INSTRUCTIONS FOR THE TASK:
Would you please return the lines of the material that contain the word "Location"?

EXTRACTED DATA:
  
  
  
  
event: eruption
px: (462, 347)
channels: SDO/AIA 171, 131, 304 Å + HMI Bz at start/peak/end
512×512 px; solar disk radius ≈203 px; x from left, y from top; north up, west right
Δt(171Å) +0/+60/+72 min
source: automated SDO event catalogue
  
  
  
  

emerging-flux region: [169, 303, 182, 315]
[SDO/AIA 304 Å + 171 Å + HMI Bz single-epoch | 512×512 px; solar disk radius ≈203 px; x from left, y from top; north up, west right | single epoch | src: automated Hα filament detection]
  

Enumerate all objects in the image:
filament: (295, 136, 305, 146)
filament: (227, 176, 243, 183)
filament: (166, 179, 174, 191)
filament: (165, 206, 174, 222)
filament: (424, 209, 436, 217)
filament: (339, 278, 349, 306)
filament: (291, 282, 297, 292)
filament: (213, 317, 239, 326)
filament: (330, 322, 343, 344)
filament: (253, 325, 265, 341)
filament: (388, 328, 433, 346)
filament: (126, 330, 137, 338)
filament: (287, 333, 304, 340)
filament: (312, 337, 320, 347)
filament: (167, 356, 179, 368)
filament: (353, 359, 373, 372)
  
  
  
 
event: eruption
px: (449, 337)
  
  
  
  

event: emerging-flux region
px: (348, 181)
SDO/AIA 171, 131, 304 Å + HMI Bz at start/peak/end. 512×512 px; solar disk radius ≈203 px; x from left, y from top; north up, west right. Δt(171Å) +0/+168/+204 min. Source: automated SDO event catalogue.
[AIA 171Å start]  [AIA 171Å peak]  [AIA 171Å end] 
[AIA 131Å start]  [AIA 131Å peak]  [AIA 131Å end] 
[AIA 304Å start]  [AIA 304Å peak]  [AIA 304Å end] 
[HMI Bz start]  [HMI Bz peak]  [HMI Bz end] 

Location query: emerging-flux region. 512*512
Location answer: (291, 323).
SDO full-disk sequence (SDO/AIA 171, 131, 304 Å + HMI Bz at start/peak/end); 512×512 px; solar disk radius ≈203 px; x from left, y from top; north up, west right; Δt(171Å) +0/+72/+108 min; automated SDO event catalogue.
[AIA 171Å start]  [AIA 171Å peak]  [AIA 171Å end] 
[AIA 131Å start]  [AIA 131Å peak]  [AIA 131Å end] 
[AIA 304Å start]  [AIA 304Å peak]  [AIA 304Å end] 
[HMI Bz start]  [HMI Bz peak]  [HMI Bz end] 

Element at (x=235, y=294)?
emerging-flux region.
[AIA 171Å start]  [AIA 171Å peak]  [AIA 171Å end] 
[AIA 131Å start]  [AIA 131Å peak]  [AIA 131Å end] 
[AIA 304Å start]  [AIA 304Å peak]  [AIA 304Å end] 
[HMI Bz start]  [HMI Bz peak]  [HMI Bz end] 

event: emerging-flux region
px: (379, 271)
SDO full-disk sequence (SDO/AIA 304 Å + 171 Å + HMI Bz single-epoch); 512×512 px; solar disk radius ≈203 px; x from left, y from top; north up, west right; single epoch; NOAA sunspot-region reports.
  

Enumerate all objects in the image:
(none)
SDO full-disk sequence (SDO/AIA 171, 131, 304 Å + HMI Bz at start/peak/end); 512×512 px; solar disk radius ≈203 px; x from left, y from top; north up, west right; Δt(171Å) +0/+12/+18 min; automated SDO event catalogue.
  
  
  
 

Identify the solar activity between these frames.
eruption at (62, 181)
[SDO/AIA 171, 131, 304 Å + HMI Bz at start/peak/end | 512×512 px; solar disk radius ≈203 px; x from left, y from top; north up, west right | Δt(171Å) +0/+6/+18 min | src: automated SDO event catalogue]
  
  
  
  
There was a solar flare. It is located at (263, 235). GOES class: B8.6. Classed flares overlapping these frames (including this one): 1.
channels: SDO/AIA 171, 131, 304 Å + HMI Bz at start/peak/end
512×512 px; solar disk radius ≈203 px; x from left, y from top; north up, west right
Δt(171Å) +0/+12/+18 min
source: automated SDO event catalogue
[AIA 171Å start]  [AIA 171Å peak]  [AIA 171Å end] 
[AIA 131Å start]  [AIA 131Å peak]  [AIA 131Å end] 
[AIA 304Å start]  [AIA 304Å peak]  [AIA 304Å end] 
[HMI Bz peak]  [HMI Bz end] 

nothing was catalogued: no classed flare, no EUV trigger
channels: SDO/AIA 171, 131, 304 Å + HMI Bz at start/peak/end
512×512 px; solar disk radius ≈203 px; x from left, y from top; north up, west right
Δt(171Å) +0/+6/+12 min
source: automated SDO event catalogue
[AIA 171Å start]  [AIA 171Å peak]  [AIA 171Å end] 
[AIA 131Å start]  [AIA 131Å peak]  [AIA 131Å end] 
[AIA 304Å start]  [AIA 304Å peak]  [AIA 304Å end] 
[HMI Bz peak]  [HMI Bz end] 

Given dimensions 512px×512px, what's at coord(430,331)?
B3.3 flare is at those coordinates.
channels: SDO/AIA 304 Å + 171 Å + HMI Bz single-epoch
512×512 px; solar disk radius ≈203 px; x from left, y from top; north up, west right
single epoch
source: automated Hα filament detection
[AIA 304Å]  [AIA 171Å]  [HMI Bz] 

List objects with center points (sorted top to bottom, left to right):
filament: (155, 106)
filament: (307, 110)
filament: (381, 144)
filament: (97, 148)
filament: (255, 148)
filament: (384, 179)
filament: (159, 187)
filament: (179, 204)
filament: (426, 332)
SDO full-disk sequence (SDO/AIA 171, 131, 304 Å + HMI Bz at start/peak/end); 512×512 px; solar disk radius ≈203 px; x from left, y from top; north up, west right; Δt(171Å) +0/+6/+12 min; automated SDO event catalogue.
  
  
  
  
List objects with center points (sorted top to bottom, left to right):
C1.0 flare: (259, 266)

RESPONSE TO THE TASK:
Location query: emerging-flux region. 512*512
Location answer: (291, 323).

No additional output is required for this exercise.